In 1993, St. Clare Parish was created in Edwards and St. Mary’s once again became a mission parish. It has continued to grow in parishioners and in property. As of 2011, St. Mary’s now consists of almost the entire block including the church, pre-school, small white house and on the corner a two-story house that serves as the Religious Education Center and space for two offices. Total regular Saturday/Sunday Mass attendance can exceed 700 at three masses. The congregation spills into the foyer area and basement which has a closed-circuit TV for viewing the Mass celebration.

Ten miles northeast of the Mount of the Holy Cross lies Minturn, a lumber town founded on the Denver & Rio Grande line in 1889. Several Catholics settled in the community named either for roadmaster Thomas Minturn or railroad director Robert G. Minturn.

James P. Carrigan, who was appointed pastor of St. Stephen’s in Glenwood Springs in 1910, began making monthly visits to celebrate Mass in Thomas Minturn’s section house. With his encouragement, local Catholics formed St. Patrick on September 13, 1913.

Thanks to a $500 gift from the Catholic Extension Society and funds raised by parish suppers and plays, a chapel was constructed in the fall of 1925. Howard G. Bayers built the one-story, 24-by-36-foot structure for $1,270.

Monthly Masses were offered by the pastor of Glenwood Springs, and, in 1936, Benedictine sisters from Canon City launched a three-week summer vacation school at St. Patrick. The sisters stayed with the families of various parishioners, including those of J.P. Doyle, J.A. Mack, William McBreen, and Charles A. Robbie.

The St. Patrick chapel expanded in 1950 with an $875 donation from the Catholic Extension Society, adding a basement, a choir loft, a confessional, and a new ceiling. On July 10, 1952, St. Patrick officially became a parish.

In September 1968, ground was broken on an interfaith chapel in Vail, and its dedication took place in November 1969. Father Thomas Stone, the pastor of St. Patrick at the time, and the Reverend Don Simonton of the Holy Cross Lutheran Church officiated, as they were the only two resident clergy at the time.
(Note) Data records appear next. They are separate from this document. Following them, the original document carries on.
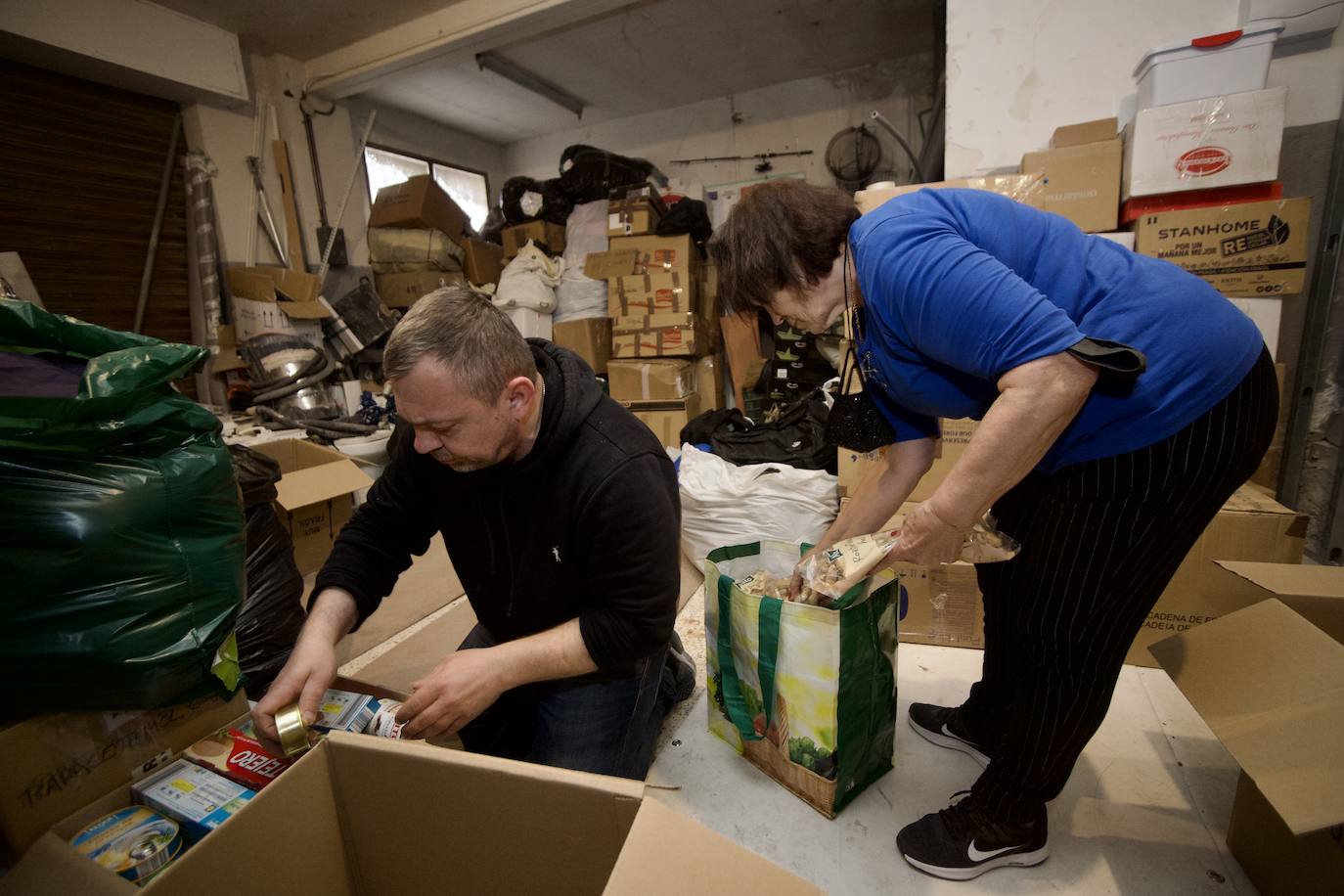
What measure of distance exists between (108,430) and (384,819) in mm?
673

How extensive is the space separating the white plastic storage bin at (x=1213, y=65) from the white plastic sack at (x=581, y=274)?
2.89m

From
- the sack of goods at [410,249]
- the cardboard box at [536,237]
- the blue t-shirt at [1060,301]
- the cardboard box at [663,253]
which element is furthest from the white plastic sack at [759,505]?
the sack of goods at [410,249]

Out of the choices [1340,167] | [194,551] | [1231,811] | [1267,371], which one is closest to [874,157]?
[1340,167]

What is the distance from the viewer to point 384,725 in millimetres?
945

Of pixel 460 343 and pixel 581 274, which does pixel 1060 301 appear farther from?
pixel 581 274

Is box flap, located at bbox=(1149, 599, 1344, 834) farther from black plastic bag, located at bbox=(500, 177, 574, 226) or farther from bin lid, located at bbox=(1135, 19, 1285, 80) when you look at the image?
black plastic bag, located at bbox=(500, 177, 574, 226)

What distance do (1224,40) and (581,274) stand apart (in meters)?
3.19

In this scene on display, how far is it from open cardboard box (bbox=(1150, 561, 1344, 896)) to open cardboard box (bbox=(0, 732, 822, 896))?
2.46 ft

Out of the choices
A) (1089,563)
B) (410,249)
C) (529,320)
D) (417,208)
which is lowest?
(1089,563)

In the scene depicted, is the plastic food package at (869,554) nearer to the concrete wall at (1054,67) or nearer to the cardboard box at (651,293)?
the concrete wall at (1054,67)

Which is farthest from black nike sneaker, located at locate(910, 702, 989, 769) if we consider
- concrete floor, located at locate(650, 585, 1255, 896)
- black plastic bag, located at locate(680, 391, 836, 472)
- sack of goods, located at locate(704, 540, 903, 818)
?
black plastic bag, located at locate(680, 391, 836, 472)

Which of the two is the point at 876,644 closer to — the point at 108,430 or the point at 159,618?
the point at 159,618

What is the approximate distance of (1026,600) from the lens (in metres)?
1.02

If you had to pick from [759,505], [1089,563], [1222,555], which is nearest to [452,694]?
[1089,563]
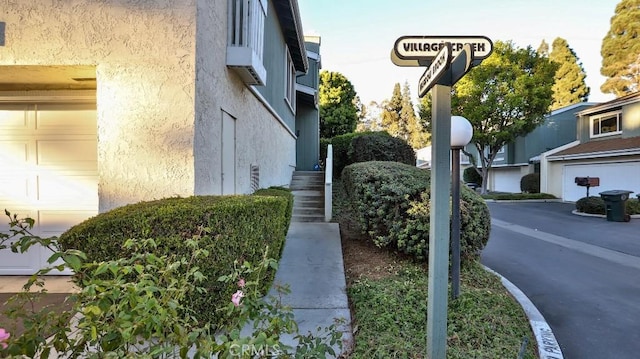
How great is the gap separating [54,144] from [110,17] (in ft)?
6.40

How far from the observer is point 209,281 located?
108 inches

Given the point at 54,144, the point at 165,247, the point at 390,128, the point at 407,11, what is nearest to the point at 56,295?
the point at 54,144

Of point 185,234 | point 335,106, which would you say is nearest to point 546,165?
point 335,106

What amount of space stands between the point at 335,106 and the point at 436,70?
1990 centimetres

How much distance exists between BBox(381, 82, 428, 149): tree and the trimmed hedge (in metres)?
37.9

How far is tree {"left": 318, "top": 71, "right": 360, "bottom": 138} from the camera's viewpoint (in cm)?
2120

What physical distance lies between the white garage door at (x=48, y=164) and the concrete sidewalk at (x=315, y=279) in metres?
2.86

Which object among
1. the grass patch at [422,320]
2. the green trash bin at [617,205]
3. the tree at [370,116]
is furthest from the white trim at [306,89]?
the tree at [370,116]

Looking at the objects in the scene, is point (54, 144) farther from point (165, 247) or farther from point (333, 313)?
point (333, 313)

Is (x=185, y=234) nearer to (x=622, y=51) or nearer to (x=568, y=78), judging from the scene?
(x=622, y=51)

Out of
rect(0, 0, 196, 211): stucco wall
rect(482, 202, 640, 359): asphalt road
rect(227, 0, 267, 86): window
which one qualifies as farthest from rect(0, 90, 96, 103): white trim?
rect(482, 202, 640, 359): asphalt road

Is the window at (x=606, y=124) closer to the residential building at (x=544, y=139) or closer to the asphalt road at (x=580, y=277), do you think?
the residential building at (x=544, y=139)

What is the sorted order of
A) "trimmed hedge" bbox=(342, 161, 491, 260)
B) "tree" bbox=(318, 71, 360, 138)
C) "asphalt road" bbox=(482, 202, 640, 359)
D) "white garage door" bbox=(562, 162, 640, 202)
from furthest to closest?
"tree" bbox=(318, 71, 360, 138) → "white garage door" bbox=(562, 162, 640, 202) → "trimmed hedge" bbox=(342, 161, 491, 260) → "asphalt road" bbox=(482, 202, 640, 359)

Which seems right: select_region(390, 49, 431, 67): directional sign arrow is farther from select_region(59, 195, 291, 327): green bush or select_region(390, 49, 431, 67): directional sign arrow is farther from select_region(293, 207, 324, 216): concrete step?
select_region(293, 207, 324, 216): concrete step
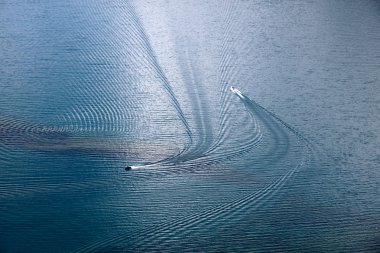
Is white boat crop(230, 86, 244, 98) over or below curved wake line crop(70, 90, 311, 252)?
over

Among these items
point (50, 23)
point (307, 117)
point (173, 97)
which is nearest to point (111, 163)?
point (173, 97)

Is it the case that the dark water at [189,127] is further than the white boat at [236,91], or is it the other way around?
the white boat at [236,91]

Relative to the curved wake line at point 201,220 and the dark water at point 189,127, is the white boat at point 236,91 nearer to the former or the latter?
the dark water at point 189,127

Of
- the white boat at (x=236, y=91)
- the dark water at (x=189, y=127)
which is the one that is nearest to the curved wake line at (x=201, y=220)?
the dark water at (x=189, y=127)

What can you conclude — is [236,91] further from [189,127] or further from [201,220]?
[201,220]

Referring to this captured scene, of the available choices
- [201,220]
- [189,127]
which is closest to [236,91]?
[189,127]

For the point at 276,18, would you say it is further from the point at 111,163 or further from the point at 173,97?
the point at 111,163

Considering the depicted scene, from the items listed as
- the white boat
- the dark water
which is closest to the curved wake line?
the dark water

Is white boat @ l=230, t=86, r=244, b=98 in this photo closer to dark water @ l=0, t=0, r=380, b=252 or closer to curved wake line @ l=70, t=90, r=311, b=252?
dark water @ l=0, t=0, r=380, b=252
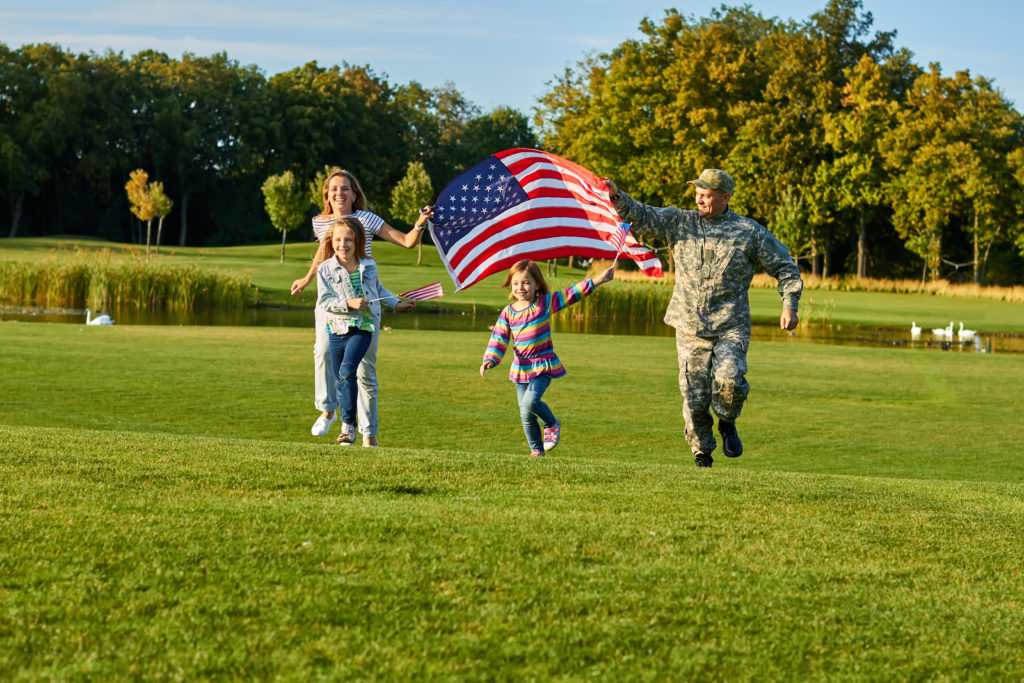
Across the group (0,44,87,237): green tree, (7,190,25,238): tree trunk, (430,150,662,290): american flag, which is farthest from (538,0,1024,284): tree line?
(430,150,662,290): american flag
As the parish continued to grow, a larger church was built to accommodate the growing congregation. On August 11, 1990, the St. Patrick parish center, now St. Patrick Church, was dedicated on Pine Street, with Father Edward Poehlmann serving as pastor. St. Patrick Church is where weekend masses in Minturn are held today.

Father Hugh Guentner served as pastor of St. Patrick in 2002, when the building that would become the parish’s community building was purchased. The Spirit Center is now used for religious education classes as well as church community gatherings.

St. Patrick Catholic Parish is home to 450 visiting parishioners and 250 local parishioners and continues to grow year after year.